Sunday, November 22, 2009

Forget the Phantoms, the Real Districts are Behind

Much attention was paid last week the errant phantom districts created by the federal administrators of the stimulus bill. Online policy watchers at have done a good job of counting the 30,000 jobs “created or saved” in 440 phantom districts created by coding errors.

Since then the top level information on the website has been changed so that districts are now compiled as “unassigned congressional district.” The errors remain in the downloadable data files.

The phantom districts don’t really matter, except that they undermine the data. These simple code errors reveal a lack of oversight. As Ed Pound, director of communications for the Recovery Accountability and Transparency board, told Watchdog, “Our job is data integrity, not data quality.”

It’s this lack of attention that allows for massive over-reporting from Georgia to Colorado, to name a few. These repeated errors cast doubt upon the entire dataset.

Most economists will tell you that Congressional district is a terrible breakdown for job analysis. The choice to mandate such reporting the stimulus bill was likely more to garner bragging rights about local job generation. While low in economic meaning, those numbers could be powerful talking points next November. Despite potential inflation, most districts have not made surprisingly large job gains.
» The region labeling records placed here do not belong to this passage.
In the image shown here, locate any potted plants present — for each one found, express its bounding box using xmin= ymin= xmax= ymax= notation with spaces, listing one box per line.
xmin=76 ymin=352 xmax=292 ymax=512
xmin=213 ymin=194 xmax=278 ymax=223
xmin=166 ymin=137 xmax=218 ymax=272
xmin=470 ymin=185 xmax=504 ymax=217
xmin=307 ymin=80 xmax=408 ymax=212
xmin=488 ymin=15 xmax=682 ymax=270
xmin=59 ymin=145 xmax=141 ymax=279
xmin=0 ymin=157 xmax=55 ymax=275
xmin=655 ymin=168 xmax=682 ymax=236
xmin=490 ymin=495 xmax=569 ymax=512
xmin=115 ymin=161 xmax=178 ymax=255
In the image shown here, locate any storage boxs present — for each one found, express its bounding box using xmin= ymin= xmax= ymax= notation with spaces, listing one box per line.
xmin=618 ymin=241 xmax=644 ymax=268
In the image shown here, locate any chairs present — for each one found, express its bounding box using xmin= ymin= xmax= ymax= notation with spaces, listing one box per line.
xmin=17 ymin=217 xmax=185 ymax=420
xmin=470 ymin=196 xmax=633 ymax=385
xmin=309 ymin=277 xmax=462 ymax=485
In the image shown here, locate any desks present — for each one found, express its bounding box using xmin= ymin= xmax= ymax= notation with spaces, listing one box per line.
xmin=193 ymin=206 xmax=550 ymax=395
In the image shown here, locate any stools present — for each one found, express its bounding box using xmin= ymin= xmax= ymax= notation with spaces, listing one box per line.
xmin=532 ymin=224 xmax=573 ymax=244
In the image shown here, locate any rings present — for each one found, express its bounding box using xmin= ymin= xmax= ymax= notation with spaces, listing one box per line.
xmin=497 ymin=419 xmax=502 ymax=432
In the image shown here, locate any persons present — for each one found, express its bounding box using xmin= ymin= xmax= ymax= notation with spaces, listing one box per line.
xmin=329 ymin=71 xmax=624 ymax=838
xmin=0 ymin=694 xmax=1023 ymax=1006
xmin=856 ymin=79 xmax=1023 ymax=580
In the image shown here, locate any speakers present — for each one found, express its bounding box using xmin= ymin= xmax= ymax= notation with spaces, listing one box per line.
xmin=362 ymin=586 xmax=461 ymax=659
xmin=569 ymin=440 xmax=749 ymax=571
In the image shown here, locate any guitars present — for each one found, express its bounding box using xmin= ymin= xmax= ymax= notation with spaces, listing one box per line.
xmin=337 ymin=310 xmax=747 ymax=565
When the stimulus bill was being debated, district by district job creation estimates were created based on a wider analysis by CEA Chairwoman Christina Romer and Jared Bernstein. Those estimates were for the full two years after passage and most districts are far from reaching the predicted levels. Yet 16 districts have already surpassed their two year creation expectations. Of the 16, 13 are represented by Democrats, most notably; California’s 5th district in Sacramento and represented by Representative Doris Matsui (D) has already produced 12 times as many jobs as predicted. Even without those outliers, Republican districts report on average 521 jobs compared to the average 679 reported in Democratic districts. Of course, it could be a phantom difference.

Monday, November 16, 2009

Be prepared to work more

The Federal Reserve Bank of Philadelphia released its forth quarter suvery of forecasters today. The survey predicts that economic growth will be stronger than expected in coming years and that unemployment will be higher compared to last quarter's survey. Those two factors combined are likely to mean more work for those Americans who are working.

The basic conception of national output (Y) is usually given as Y=f(K, AL). This means that output is a function of capital (K) and labor (L) with a multiplier for technological advancement (A). The new Philadelphia numbers indicate that L is going to continue to decline for some time. The capital stock, K, seems unlikely to rise anytime soon. As the figure below shows non-defense capital goods orders have declined drastically this year. While the figure appears to be leveling off, it will likely take some time to regain lost levels.

This leaves A to drive growth. Increases in A are by no means synonymous with more work. During the tech bubble A increases were the result of things like e-mail and internet access. In the present recovery, the growth is likely to come from one place: hours 1. Of course hourly increases are not going to be distributed evenly. The average workweek for nonsupervisory production works is 33 hours a week, its lowest level since WWII. That of course is linked to the lower panel shown above, with lots of unfilled orders businesses just are not producing right now.
The situation may not be all bad news. The New Yorker ran a story in March that those who are working are seeing steady wage increases. Plus research out this year indicates that it’s the un- and under-employed who are the most likely to experience depression. Happy work hours.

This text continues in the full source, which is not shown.